The Critics Love It!

It looks like Argonautika is going to be a hit!

SAN FRANCISCO CHRONICLE:

* Argonautika shimmers with humor and sheer genius

* Zimmerman's wryly imaginative, cleverly self-conscious Argonautika is very much an ancient tale reframed for our own time. Its references to "glorious missions," overthrowing tyrants and invaders being greeted with flowers were not lost on a Berkeley audience. But it's also a thoroughly engaging version of a timelessly entertaining myth as told by a theatrical imagination of mythic proportions

* The audience holds its breath

* There's nothing like the ancient myths to evoke the genius of theatrical wizard Mary Zimmerman.

* every bit as exhilaratingly inventive, breathtakingly beautiful, comic and affecting as her staging of Ovid's tales, it's also more cohesive and perhaps even more inspired

* disarming humor, imaginative stagings, surprisingly touching moments and invigorating immediacy

* If you can't see it here, you should think seriously about booking a flight east.

**What you need to do**:
Reproduce the portion of the Argonautika review quotes that begins with the words containing "It looks like" and ends with "wizard Mary Zimmerman.".

**Information supplied**:
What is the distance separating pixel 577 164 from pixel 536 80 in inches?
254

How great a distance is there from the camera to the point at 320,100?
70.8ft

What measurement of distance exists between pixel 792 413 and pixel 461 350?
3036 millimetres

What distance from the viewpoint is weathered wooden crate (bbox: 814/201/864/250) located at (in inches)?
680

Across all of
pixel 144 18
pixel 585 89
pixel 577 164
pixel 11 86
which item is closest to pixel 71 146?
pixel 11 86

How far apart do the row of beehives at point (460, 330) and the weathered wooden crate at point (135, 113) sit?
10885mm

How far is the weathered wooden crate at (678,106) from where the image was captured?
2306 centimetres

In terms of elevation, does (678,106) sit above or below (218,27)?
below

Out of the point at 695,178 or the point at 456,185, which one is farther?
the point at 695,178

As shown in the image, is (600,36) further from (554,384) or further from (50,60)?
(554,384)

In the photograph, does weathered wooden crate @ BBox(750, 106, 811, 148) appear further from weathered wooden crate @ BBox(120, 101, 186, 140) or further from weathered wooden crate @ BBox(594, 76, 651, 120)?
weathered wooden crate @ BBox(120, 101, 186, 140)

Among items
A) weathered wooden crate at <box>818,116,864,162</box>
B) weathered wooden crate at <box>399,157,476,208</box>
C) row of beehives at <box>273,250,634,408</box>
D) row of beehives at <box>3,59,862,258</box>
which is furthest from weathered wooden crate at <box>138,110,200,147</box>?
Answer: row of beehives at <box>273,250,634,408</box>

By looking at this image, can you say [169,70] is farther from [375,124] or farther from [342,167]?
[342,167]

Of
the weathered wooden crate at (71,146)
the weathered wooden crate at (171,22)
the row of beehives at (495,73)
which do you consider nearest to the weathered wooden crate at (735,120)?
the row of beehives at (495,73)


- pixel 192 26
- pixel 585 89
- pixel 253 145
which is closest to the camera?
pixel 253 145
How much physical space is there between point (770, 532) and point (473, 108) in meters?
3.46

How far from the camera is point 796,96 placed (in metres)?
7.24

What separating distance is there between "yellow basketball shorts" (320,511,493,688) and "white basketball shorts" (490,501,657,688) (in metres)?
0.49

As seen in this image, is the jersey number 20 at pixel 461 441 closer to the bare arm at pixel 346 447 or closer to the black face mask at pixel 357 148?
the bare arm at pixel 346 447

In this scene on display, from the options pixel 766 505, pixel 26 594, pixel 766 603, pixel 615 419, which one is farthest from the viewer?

**Written solution**:
It looks like Argonautika is going to be a hit!

SAN FRANCISCO CHRONICLE:

* Argonautika shimmers with humor and sheer genius

* Zimmerman's wryly imaginative, cleverly self-conscious Argonautika is very much an ancient tale reframed for our own time. Its references to "glorious missions," overthrowing tyrants and invaders being greeted with flowers were not lost on a Berkeley audience. But it's also a thoroughly engaging version of a timelessly entertaining myth as told by a theatrical imagination of mythic proportions

* The audience holds its breath

* There's nothing like the ancient myths to evoke the genius of theatrical wizard Mary Zimmerman.